Do Vision-Language Models See Urban Scenes as People Do? An Urban Perception Benchmark
This work addresses the need for reproducible evaluation of VLMs in urban perception, which is important for participatory urban analysis, but it is incremental as it introduces a small benchmark with limited data.
The authors tackled the problem of evaluating how well vision-language models (VLMs) understand urban scenes compared to humans by introducing a benchmark with 100 Montreal street images and human annotations across 30 dimensions. The results showed that VLMs perform better on objective properties than subjective appraisals, with the top model achieving a macro score of 0.31 and mean Jaccard of 0.48 on multi-label items.

[Listed records]
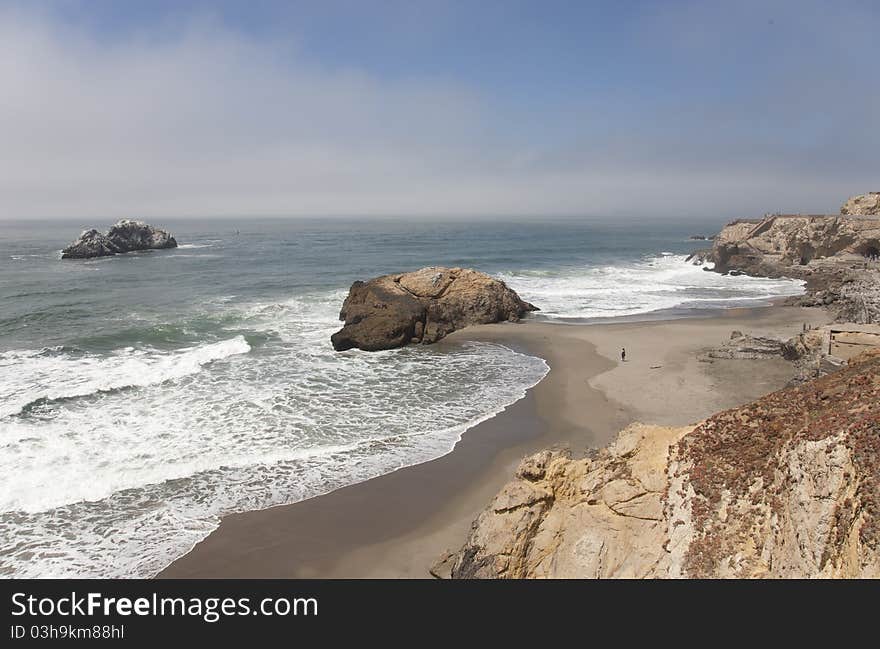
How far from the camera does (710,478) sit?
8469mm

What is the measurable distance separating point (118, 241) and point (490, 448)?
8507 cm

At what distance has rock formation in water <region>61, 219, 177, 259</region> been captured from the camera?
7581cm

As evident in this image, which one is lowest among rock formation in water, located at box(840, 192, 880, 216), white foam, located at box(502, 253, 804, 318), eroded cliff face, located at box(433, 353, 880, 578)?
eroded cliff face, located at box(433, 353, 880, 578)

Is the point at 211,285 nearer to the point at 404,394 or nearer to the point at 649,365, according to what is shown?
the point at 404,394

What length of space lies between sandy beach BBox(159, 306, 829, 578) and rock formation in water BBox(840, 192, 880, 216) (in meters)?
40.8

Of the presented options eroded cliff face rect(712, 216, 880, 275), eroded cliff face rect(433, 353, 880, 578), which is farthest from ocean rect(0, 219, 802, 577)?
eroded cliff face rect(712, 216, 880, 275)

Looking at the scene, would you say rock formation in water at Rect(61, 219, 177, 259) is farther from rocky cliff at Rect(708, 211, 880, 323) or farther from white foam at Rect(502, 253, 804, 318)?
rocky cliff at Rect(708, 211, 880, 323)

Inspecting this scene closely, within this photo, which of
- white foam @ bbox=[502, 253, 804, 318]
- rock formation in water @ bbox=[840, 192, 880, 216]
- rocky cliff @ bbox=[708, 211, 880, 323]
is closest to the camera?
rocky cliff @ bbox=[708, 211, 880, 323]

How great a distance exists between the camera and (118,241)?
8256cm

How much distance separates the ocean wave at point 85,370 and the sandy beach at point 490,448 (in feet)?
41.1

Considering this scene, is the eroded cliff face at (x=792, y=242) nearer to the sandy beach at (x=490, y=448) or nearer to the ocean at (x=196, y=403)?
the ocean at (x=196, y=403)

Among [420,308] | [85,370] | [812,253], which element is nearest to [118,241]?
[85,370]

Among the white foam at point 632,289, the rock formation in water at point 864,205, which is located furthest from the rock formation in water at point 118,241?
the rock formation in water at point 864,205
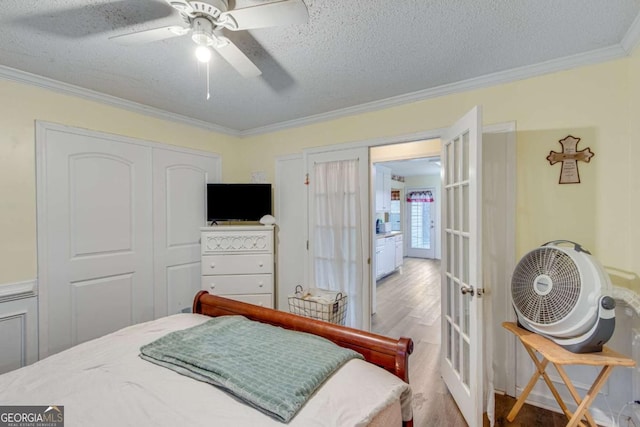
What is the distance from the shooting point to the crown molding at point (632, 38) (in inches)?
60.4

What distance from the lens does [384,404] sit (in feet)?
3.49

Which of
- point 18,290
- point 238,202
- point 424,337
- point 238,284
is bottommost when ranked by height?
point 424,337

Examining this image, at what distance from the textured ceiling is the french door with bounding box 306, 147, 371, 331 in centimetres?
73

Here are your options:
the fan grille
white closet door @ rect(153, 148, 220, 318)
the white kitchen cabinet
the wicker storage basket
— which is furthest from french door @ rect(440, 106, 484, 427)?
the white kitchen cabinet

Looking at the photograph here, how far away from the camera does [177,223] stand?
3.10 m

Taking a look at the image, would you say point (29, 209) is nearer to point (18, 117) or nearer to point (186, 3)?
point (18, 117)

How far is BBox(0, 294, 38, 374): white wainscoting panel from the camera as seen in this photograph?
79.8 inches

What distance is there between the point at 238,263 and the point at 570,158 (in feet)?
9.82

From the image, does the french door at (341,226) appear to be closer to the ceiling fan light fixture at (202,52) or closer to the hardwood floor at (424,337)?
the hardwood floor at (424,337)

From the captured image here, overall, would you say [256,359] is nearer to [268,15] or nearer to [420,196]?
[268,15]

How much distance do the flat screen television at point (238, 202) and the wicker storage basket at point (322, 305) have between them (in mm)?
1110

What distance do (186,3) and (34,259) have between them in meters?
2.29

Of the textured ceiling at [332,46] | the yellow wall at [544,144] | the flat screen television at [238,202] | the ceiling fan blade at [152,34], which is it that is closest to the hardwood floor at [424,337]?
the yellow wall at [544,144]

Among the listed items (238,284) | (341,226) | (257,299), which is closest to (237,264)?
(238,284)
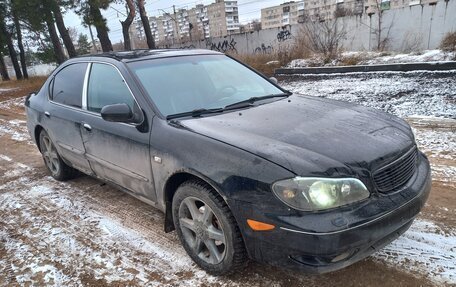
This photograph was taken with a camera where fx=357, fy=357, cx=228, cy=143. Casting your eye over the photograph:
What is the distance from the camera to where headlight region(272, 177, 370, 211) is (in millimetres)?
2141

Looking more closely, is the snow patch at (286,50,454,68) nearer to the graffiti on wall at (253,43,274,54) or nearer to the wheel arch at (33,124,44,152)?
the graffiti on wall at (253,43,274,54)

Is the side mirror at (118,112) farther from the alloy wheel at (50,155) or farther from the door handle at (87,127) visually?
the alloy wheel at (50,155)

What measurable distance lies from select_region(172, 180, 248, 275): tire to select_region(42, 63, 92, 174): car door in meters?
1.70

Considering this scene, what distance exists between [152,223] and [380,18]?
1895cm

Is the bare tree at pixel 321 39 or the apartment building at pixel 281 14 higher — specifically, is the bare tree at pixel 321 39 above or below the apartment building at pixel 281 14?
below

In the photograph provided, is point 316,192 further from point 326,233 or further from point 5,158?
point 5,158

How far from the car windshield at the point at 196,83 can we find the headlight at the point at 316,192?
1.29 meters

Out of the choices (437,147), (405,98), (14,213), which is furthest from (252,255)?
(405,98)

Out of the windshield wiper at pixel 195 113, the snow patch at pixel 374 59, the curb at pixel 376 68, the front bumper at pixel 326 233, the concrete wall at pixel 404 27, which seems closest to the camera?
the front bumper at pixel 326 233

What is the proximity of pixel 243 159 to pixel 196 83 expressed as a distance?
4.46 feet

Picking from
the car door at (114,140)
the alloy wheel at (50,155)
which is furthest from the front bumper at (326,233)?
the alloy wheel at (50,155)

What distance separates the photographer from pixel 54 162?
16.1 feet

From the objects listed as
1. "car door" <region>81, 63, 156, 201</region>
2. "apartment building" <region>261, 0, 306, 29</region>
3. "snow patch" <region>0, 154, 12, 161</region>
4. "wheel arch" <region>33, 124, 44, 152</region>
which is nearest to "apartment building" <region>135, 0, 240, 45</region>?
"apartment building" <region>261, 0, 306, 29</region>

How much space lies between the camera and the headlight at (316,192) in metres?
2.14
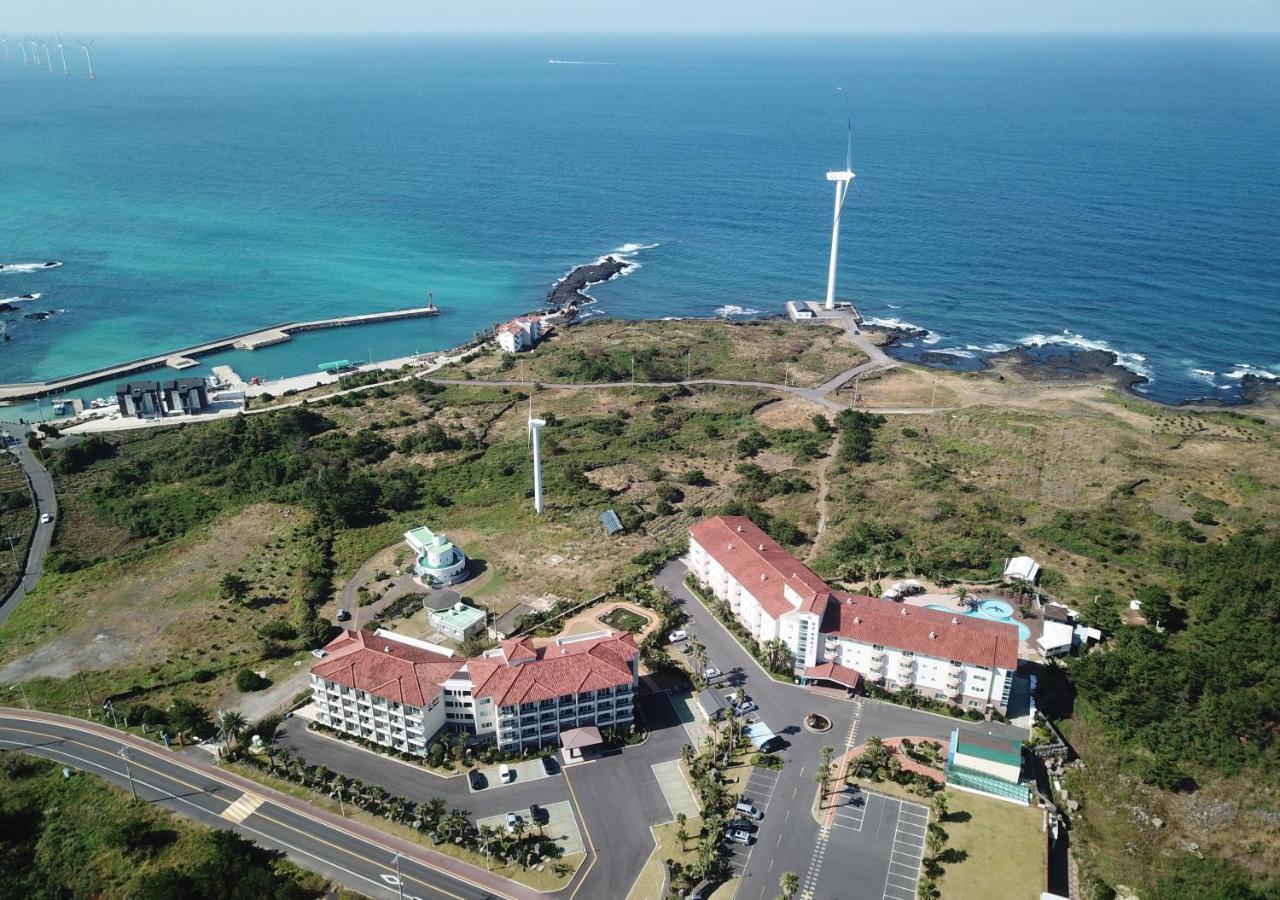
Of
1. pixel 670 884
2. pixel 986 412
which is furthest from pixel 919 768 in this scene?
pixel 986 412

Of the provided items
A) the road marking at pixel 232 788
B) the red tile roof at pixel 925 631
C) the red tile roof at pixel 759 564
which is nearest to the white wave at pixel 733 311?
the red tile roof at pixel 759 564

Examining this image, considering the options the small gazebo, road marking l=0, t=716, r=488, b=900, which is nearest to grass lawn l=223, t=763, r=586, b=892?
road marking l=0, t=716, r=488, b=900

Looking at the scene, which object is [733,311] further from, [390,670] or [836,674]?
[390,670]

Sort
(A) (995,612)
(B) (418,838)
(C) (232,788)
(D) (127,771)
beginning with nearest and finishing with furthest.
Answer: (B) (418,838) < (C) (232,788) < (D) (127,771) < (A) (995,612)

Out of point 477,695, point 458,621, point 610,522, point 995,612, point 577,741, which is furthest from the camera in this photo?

[Activity 1]
Extract the words of the urban perception benchmark summary from "Do Vision-Language Models" to "with limited data.".
[Activity 2]
According to the urban perception benchmark summary, how many Montreal street images does the benchmark contain?
[Activity 3]
Carry on writing the urban perception benchmark summary from its last sentence.
The records stand apart from the urban perception benchmark summary.

[Exercise result 1]
Do Vision-Language Models See Urban Scenes as People Do? An Urban Perception Benchmark
This work addresses the need for reproducible evaluation of VLMs in urban perception, which is important for participatory urban analysis, but it is incremental as it introduces a small benchmark with limited data.

[Exercise result 2]
100

[Exercise result 3]
Understanding how people read city scenes can inform design and planning. We introduce a small benchmark for testing vision-language models (VLMs) on urban perception using 100 Montreal street images, evenly split between photographs and photorealistic synthetic scenes. Twelve participants from seven community groups supplied 230 annotation forms across 30 dimensions mixing physical attributes and subjective impressions. French responses were normalized to English. We evaluated seven VLMs in a zero-shot setup with a structured prompt and deterministic parser. We use accuracy for single-choice items and Jaccard overlap for multi-label items; human agreement uses Krippendorff's alpha and pairwise Jaccard. Results suggest stronger model alignment on visible, objective properties than subjective appraisals. The top system (claude-sonnet) reaches macro 0.31 and mean Jaccard 0.48 on multi-label items. Higher human agreement coincides with better model scores. Synthetic images slightly lower scores. We release the benchmark, prompts, and harness for reproducible, uncertainty-aware evaluation in participatory urban analysis.